→ **Exercise prompt**
Every record must be written out once more, with nothing added or omitted.

→ **Exercise data**

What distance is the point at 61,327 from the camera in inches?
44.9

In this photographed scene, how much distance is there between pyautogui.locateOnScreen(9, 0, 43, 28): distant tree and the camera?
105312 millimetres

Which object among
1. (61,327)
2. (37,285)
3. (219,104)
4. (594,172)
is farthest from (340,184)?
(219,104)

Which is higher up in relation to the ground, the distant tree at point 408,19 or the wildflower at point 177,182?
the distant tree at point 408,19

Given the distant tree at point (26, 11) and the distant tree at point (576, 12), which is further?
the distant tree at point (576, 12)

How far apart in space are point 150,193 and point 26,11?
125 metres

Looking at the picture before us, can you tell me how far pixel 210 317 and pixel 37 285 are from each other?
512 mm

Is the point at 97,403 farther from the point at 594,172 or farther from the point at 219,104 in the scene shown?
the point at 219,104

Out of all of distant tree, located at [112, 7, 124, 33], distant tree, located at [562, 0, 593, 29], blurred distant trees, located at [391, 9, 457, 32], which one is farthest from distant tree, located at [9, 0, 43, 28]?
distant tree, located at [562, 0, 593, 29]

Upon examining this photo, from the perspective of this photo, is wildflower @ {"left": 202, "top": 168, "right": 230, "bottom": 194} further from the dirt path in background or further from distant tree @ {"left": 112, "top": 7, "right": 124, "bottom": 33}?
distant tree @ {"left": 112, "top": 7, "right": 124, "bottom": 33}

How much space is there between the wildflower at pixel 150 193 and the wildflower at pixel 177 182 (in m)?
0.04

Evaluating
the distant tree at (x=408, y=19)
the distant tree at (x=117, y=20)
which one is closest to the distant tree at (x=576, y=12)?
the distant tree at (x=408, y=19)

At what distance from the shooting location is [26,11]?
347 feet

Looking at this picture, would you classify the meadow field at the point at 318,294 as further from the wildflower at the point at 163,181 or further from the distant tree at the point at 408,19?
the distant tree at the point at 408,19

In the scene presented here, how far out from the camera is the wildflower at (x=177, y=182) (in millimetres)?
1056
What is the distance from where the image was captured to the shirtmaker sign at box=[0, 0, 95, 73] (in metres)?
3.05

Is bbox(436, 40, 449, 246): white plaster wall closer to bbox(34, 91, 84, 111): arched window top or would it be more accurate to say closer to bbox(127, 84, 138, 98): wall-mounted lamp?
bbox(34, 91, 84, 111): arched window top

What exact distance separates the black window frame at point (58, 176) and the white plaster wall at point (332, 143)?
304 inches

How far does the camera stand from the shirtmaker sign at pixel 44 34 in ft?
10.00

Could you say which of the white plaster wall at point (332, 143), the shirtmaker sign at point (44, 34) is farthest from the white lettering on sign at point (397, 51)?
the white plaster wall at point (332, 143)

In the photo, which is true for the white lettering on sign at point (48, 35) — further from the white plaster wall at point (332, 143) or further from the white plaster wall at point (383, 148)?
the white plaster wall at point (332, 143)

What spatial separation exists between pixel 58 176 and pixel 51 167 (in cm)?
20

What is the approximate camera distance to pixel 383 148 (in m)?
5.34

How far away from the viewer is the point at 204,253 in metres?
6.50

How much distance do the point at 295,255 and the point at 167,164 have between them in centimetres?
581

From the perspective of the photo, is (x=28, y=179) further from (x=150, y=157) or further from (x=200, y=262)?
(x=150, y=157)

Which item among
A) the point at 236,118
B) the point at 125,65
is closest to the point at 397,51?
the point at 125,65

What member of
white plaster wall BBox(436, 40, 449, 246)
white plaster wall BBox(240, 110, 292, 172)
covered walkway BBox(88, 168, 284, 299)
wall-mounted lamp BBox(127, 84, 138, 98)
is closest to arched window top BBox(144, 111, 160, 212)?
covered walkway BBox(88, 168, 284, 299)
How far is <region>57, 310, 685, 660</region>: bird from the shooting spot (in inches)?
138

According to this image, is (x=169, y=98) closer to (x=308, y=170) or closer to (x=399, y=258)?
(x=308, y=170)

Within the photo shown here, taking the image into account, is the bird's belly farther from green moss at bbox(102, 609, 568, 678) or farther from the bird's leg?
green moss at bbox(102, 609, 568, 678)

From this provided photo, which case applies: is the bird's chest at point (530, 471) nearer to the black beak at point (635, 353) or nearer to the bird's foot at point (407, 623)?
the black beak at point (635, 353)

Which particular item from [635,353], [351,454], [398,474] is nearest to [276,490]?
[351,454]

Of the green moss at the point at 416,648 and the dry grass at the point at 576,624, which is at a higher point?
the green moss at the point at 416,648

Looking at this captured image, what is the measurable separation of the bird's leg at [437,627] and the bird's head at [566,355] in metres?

→ **Answer to this problem**
What distance is the point at 61,327 from the camera in inches?
44.9

In this photographed scene, how much distance is there between pyautogui.locateOnScreen(9, 0, 43, 28): distant tree and the camera?
105312 millimetres

Which object among
1. (61,327)
2. (37,285)
3. (219,104)
4. (594,172)
is farthest from (340,184)?
(219,104)

Which is higher up in relation to the ground, the distant tree at point 408,19 or the wildflower at point 177,182?
the distant tree at point 408,19

Given the distant tree at point (26, 11) and the distant tree at point (576, 12), which is further?
the distant tree at point (576, 12)

How far apart in space are point 150,193 and point 26,11?
125 metres

Looking at the picture before us, can you tell me how far pixel 210 317 and pixel 37 285 are from each other?
512 mm

Is the point at 97,403 farther from the point at 594,172 or farther from the point at 219,104 in the scene shown?
the point at 219,104

Out of all of distant tree, located at [112, 7, 124, 33], distant tree, located at [562, 0, 593, 29], blurred distant trees, located at [391, 9, 457, 32], which one is farthest from distant tree, located at [9, 0, 43, 28]?
distant tree, located at [562, 0, 593, 29]

Upon examining this photo, from the perspective of this photo, is wildflower @ {"left": 202, "top": 168, "right": 230, "bottom": 194} further from the dirt path in background or further from distant tree @ {"left": 112, "top": 7, "right": 124, "bottom": 33}?
distant tree @ {"left": 112, "top": 7, "right": 124, "bottom": 33}

How much space is there between the wildflower at pixel 150 193 and the wildflower at pixel 177 182 (in m)?
0.04

Evaluating
the distant tree at (x=408, y=19)
the distant tree at (x=117, y=20)
which one is closest to the distant tree at (x=576, y=12)?
the distant tree at (x=408, y=19)

At what distance from the shooting location is [26,11]?
347 feet

Looking at this picture, would you classify the meadow field at the point at 318,294 as further from the wildflower at the point at 163,181 or further from the distant tree at the point at 408,19?
the distant tree at the point at 408,19

In the scene presented here, how far out from the camera is the wildflower at (x=177, y=182) (in millimetres)?
1056
What is the distance from where the image was captured to the shirtmaker sign at box=[0, 0, 95, 73] (in metres)?
3.05

Is bbox(436, 40, 449, 246): white plaster wall closer to bbox(34, 91, 84, 111): arched window top or would it be more accurate to say closer to bbox(127, 84, 138, 98): wall-mounted lamp?
bbox(34, 91, 84, 111): arched window top

What exact distance separates the black window frame at point (58, 176) and the white plaster wall at point (332, 143)?
304 inches

How far does the camera stand from the shirtmaker sign at pixel 44 34 in ft?
10.00

Could you say which of the white plaster wall at point (332, 143), the shirtmaker sign at point (44, 34) is farthest from the white lettering on sign at point (397, 51)?
the white plaster wall at point (332, 143)

In the photo, which is true for the white lettering on sign at point (48, 35) — further from the white plaster wall at point (332, 143) or further from the white plaster wall at point (383, 148)?
the white plaster wall at point (332, 143)

What spatial separation exists between pixel 58 176 and pixel 51 167 (in cm)?
20

What is the approximate camera distance to pixel 383 148 (in m)?
5.34

How far away from the viewer is the point at 204,253 in metres?
6.50

How much distance do the point at 295,255 and the point at 167,164 have between them in centimetres?
581

From the perspective of the photo, is (x=28, y=179) further from (x=150, y=157) or further from (x=200, y=262)?
(x=150, y=157)

Which item among
A) the point at 236,118
B) the point at 125,65
is closest to the point at 397,51?
the point at 125,65

What member of
white plaster wall BBox(436, 40, 449, 246)
white plaster wall BBox(240, 110, 292, 172)
covered walkway BBox(88, 168, 284, 299)
wall-mounted lamp BBox(127, 84, 138, 98)
is closest to arched window top BBox(144, 111, 160, 212)?
covered walkway BBox(88, 168, 284, 299)
How far is <region>57, 310, 685, 660</region>: bird from the shooting spot (in inches)?
138

According to this image, is (x=169, y=98) closer to (x=308, y=170) or closer to (x=399, y=258)?
(x=308, y=170)

Within the photo shown here, taking the image into account, is the bird's belly farther from green moss at bbox(102, 609, 568, 678) or farther from the bird's leg?
green moss at bbox(102, 609, 568, 678)

From this provided photo, which case applies: is the bird's chest at point (530, 471) nearer to the black beak at point (635, 353) or nearer to the bird's foot at point (407, 623)?
the black beak at point (635, 353)

Which particular item from [635,353], [351,454], [398,474] is nearest to [276,490]?
[351,454]

Of the green moss at the point at 416,648 and the dry grass at the point at 576,624, which is at a higher point?
the green moss at the point at 416,648

Looking at this captured image, what is the measurable separation of the bird's leg at [437,627] and the bird's head at [566,355] in metres?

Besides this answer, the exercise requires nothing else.